L’avenir de l’enseignement ne peut se construire dans la précipitation et sans concertation avec les acteurs de l’enseignement. Nous demandons de la clarté, des moyens à la hauteur des enjeux et le retour d’une véritable concertation pour construire une école plus égalitaire et accessible à tous.

Annexe - De nombreuses décisions politiques inquiètent aussi les parents d’élèves
Les enseignants s’inquiètent des mesures d’économie et des réformes du tronc commun prévues par la ministre de l’Enseignement. Nous aussi.
Le tronc commun remis en cause dans la confusion: quel parcours futur des élèves ?

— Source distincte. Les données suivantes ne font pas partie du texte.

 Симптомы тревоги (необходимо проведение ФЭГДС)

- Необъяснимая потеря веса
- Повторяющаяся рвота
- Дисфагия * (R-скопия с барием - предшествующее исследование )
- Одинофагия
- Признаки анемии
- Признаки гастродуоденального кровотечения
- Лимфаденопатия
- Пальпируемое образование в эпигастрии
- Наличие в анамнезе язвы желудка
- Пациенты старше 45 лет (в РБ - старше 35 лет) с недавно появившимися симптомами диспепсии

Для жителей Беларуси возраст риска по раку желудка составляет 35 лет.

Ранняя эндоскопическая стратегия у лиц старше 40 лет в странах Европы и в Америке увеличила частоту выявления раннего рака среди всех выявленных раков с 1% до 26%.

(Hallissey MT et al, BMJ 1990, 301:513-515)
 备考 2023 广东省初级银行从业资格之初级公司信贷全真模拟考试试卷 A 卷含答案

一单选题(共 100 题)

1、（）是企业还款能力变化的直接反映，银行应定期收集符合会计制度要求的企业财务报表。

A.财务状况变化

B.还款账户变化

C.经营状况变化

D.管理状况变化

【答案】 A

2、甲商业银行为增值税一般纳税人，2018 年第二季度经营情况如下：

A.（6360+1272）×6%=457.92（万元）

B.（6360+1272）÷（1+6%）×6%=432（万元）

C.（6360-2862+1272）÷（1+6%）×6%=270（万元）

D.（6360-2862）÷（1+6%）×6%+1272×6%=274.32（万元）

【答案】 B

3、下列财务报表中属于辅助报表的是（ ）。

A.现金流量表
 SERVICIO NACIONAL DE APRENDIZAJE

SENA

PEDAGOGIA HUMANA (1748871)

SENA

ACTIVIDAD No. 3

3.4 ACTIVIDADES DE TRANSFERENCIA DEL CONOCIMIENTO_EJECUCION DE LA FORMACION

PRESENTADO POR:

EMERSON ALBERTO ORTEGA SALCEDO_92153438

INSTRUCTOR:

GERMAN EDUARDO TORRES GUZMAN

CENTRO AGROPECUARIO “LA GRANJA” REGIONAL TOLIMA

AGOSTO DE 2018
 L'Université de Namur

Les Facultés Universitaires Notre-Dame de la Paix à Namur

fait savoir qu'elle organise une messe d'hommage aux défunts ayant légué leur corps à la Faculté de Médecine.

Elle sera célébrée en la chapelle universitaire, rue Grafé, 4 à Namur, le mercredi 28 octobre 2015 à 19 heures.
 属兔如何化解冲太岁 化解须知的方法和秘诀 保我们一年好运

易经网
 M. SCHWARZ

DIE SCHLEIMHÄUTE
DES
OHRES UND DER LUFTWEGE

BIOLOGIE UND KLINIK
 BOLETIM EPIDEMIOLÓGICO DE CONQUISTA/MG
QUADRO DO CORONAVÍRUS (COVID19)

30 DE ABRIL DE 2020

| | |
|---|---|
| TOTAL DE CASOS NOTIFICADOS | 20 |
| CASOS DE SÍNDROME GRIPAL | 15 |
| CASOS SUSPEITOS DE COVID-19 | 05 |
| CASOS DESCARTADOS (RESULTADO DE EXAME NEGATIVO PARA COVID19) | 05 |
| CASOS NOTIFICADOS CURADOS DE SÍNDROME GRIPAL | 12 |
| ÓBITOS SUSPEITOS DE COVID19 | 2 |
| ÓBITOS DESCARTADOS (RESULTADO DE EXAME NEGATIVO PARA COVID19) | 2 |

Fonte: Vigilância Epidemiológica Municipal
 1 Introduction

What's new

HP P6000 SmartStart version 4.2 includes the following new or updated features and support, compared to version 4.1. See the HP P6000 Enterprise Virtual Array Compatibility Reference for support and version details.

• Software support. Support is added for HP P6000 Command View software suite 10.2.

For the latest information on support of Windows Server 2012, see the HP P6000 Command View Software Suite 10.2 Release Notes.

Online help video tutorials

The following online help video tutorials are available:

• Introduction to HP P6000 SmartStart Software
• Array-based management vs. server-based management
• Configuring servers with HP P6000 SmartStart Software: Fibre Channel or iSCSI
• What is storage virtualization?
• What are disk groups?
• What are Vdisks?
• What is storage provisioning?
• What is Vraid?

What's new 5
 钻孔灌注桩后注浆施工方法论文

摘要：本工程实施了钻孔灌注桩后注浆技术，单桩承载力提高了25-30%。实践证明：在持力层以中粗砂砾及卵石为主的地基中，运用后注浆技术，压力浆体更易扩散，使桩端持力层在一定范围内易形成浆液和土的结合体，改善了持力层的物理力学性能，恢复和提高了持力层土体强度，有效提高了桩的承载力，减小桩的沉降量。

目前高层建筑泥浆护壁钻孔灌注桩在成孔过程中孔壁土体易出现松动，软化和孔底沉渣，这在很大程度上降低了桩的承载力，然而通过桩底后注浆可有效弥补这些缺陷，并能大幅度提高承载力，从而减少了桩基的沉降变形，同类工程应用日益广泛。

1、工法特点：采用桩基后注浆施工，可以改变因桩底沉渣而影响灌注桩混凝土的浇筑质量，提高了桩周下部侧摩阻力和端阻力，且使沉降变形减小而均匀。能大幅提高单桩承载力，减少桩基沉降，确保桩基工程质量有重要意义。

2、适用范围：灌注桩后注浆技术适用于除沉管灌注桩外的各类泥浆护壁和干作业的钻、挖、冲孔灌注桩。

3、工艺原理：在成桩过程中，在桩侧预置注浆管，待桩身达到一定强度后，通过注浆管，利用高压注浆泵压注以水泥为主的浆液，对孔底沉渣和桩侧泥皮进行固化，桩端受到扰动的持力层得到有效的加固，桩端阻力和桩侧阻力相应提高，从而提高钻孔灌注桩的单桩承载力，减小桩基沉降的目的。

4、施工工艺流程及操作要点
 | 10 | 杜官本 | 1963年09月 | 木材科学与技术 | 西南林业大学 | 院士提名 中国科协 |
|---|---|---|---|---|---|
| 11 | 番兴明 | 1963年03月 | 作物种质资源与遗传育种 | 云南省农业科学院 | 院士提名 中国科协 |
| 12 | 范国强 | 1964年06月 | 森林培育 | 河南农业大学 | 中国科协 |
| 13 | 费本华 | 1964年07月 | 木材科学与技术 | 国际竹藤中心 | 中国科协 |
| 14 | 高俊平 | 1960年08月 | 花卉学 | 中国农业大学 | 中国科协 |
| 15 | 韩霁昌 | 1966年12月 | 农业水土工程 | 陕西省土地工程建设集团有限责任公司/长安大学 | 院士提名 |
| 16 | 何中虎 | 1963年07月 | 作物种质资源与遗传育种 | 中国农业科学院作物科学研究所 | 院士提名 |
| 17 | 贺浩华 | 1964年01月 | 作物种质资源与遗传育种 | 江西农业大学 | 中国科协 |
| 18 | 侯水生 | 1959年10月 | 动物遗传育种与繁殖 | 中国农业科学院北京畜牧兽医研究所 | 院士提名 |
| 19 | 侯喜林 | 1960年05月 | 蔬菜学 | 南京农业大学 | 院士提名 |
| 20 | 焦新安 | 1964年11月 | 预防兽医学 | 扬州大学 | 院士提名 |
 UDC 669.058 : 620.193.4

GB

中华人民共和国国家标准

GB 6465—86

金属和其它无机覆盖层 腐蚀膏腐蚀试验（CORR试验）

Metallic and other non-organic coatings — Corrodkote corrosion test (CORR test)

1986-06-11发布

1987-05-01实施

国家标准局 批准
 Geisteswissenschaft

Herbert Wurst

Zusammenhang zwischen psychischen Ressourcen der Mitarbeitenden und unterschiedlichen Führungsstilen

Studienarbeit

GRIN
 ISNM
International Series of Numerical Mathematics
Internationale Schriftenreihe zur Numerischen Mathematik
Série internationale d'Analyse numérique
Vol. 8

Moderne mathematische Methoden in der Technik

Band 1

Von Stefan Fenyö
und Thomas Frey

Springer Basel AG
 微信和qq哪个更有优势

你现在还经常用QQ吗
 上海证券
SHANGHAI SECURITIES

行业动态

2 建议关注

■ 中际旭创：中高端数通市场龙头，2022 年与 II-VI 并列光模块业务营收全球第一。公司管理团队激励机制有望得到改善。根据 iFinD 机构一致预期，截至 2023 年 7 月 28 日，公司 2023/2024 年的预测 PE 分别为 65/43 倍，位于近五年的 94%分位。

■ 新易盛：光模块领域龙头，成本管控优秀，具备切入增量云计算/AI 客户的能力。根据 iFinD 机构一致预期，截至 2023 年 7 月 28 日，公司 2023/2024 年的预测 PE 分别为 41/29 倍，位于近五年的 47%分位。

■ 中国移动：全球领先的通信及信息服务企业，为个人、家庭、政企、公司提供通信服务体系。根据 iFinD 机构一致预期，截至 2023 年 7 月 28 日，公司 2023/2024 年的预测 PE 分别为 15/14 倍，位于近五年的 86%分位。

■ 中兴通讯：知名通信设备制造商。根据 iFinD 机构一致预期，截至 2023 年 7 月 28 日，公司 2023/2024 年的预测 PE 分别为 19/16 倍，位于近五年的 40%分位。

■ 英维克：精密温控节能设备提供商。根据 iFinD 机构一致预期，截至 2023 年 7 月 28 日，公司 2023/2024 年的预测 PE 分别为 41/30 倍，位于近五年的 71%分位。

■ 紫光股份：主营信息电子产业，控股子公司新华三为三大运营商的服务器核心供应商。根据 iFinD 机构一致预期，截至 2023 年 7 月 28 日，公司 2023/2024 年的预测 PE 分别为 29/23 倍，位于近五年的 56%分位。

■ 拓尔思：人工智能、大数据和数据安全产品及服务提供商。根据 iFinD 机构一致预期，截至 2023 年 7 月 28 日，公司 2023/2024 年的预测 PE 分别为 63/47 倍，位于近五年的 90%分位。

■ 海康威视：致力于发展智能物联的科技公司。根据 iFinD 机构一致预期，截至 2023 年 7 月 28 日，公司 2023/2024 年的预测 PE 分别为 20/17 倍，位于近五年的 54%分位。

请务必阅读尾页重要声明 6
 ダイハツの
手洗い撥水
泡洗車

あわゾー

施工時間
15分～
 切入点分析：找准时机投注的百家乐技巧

Les annonces contradictoires et les promesses de clarifications sur la mise en pause ou la remise en question du tronc commun se sont multipliées depuis la première annonce d’une décision en … février 2025 ! 15 mois plus tard, les incertitudes restent totales, les 2e et 3e secondaires ne sont toujours pas fixées alors que la promesse publique avait été faite pour qu’elles le soient en mars 2026. Les règles changeront donc dans le futur, les inscriptions des élèves sont terminées et les écoles sont déjà loin dans la préparation de la rentrée prochaine.
Le tronc commun impulsé par les Ministres Milquet puis Schyns avait pour objectif de lutter contre les inégalités scolaires et contre l’orientation trop précoce des élèves ; les “voies” annoncées par le gouvernement Degryse poursuivront les mécanismes de relégation tout en faisant redérailler l’ardoise budgétaire de la FWB.
Décrochage scolaire : recul sur les ambitions
Depuis la crise sanitaire, nous alertons sur l’ampleur du mal-être des jeunes et ses conséquences sur le décrochage scolaire.
Alors que les chiffres sont de plus en plus alarmants, le décret de lutte contre le décrochage scolaire est d’abord reporté, et les annonces actuelles laissent croire qu’il serait désormais vidé de sa substance. Derrière ces chiffres, ce sont des situations de souffrance qui demandent une réponse à la hauteur des dégâts.
Gratuité scolaire et repas chauds : des reculs inquiétants
La gratuité des fournitures scolaires a été étendue par décret jusqu’à la sixième primaire en septembre passé par un décret qui reconnaissait par là - enfin ! - que c’est un droit fondamental de tous les enfants, sans distinction. Mais la financer correctement : quelle pourra être la qualité du matériel mis à disposition de nos enfants ? Ensuite, malgré deux camouflets du Conseil d’Etat, le gouvernement Degryse change à nouveau de cap et souhaite désormais priver les enfants de primaire de gratuité pendant un an. Les droits des enfants ne sont pourtant pas une variable d’ajustement !
Dans le même temps, la fin de la gratuité des académies pour les moins de 12 ans représentera un coût supplémentaire de 94 euros par enfant et par an pour les familles.
Nous continuons de tirer la sonnette d’alarme sur le définancement du dispositif de repas chauds complets destinés aux enfants les plus précarisés. Ce définancement est si massif qu’aucune école concernée n’a pu à ce stade confirmer qu’elle sera encore en capacité d’organiser des repas scolaires complets de qualité l’an prochain. Pour ces enfants, le repas à l’école était souvent le seul repas chaud de la journée.
Bâtiments scolaires : ça se dégrade toujours
Partout en Fédération Wallonie-Bruxelles, l’état de nombreux bâtiments scolaires est préoccupant (sanitaires, isolation, fuite d’eau, humidité, …). Or la ministre a gelé les moyens accordés à la rénovation des bâtiments scolaires.